Text generation from characters is very difficult. While ByteNet had success generating long sequences from characters, it was able to locally condition on an embedding vector from the source sentence. This substantially decreased the complexity the model had to learn, since it essentially received the input word as some hidden embedding. Without this local embedding, the problem of text generation becomes very difficult, since the model has to recognize the meaning of previous words, predict the next word, and determine the spelling of the next word. This pushes the capacity of WaveNet too far. In the future we may explore a word-model with WaveNet.

Attention is powerful. We realized that WaveNet’s dilated convolutions and gated activations crudely attempt to provide a form of attention over the input sequence. However, this corresponds to attention over broad chunks of the input sequence, rather than specific, target words. In light of this, it seems apparent that transformers are a better choice.

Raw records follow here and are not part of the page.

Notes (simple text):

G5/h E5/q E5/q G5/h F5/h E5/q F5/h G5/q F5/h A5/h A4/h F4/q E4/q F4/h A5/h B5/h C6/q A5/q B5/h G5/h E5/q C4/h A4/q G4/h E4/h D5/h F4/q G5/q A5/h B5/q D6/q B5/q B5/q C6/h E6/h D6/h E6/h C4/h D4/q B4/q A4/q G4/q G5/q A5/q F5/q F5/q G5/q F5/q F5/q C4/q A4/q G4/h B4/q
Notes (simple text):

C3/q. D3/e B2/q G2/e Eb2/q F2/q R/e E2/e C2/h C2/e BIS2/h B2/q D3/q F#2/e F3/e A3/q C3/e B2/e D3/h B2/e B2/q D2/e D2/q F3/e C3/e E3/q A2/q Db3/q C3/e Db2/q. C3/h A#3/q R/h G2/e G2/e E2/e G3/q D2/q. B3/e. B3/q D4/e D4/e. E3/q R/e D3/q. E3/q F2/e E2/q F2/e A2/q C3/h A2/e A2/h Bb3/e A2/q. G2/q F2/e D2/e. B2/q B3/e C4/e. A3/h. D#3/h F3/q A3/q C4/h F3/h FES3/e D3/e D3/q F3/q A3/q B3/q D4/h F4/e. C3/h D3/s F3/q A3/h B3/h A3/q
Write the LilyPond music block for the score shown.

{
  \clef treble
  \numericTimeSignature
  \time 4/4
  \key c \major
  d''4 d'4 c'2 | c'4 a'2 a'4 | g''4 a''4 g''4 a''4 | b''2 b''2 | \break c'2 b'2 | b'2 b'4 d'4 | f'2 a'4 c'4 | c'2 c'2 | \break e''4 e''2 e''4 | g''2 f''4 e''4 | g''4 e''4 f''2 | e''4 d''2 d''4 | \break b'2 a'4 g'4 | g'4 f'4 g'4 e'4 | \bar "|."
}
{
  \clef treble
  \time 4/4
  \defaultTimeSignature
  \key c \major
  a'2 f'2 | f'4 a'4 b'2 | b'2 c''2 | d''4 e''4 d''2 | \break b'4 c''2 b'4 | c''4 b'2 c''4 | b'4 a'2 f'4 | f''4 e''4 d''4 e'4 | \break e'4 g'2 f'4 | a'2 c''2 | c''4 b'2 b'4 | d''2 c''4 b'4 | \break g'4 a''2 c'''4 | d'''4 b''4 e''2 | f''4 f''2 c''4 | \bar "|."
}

Attention Tuning is all you need. It’s really important to find a good set of hyper-parameters. Sometimes it’s crucial to have faith and train for a while even if the loss doesn’t look great. A lot of our initial results with Transformers were a far cry from the “state of the art” results we were expecting. Our group doesn’t have the hardware, data, or time that Google does, so we had to toy around until we found a bag of tricks that worked. Essentially, our team has the same complaint hundreds of other deep learning researchers do: it’s hard to know if the problem is a bug in your code/data, a bad hyper-parameter, or perhaps you didn’t train long enough.

Team Contributions

Hankun Zhao – 40%. Built initial skeleton and test datasets. Built WaveNet model and evaluated on Shakespeare and Yelp datasets. Tuned WaveNet model extensively. Evaluated metrics for WaveNet model. Setup WordPress site and generated graphics. Contributed to all sections of this blog post.

Sudeep Dasari – 40%. Cleaned the Yelp dataset and converted it to TFRecord format for speedy training. Built the code-base for Baseline-LSTM and Transformer networks. Trained and extensively tuned the Transformers network. Evaluated the metrics for Transformers/baseline model, and contributed to all sections of this blog post.

William Zhao – 20%. Tuned the WaveNet model and experimented with preprocessing input data. Created the WaveNet version which conditionally feeds in its own output as the input for the next timestep, after a certain initialization period of teacher forcing. Tuned model version’s performance and evaluated metrics for its output.


  • Abadi, Martín, et al. “TensorFlow: A System for Large-Scale Machine Learning.” OSDI. Vol. 16. 2016.
  • Kalchbrenner, Nal, et al. “Neural machine translation in linear time.” arXiv preprint arXiv:1610.10099 (2016).
  • Lu, Sidi, et al. “Neural Text Generation: Past, Present and Beyond.” arXiv preprint arXiv:1803.07133 (2018).
  • Papineni, Kishore, et al. “BLEU: a method for automatic evaluation of machine translation.” Proceedings of the 40th annual meeting on association for computational linguistics. Association for Computational Linguistics, 2002.
  • Sutskever, Ilya, Oriol Vinyals, and Quoc V. Le. “Sequence to sequence learning with neural networks.” Advances in neural information processing systems. 2014.
  • Van Den Oord, Aaron, et al. “Wavenet: A generative model for raw audio.” arXiv preprint arXiv:1609.03499 (2016).
  • Vaswani, Ashish, et al. “Attention is all you need.” Advances in Neural Information Processing Systems. 2017.